> **Instructions for the task**:
Using the listing below, copy exactly each line from the one that has "Keystone Raptor 415" through the one that has "fieldflow logo"; omit the pictures.

> **Supplied records**:
###

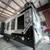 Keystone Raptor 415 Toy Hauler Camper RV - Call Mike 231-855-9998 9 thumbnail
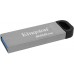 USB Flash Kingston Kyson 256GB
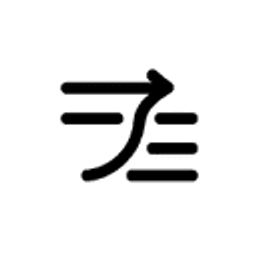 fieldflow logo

###

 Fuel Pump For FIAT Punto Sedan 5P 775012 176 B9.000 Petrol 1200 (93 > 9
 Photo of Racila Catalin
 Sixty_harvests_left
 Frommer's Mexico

###

> **Response to the task**:
 Keystone Raptor 415 Toy Hauler Camper RV - Call Mike 231-855-9998 9 thumbnail
 USB Flash Kingston Kyson 256GB
 fieldflow logo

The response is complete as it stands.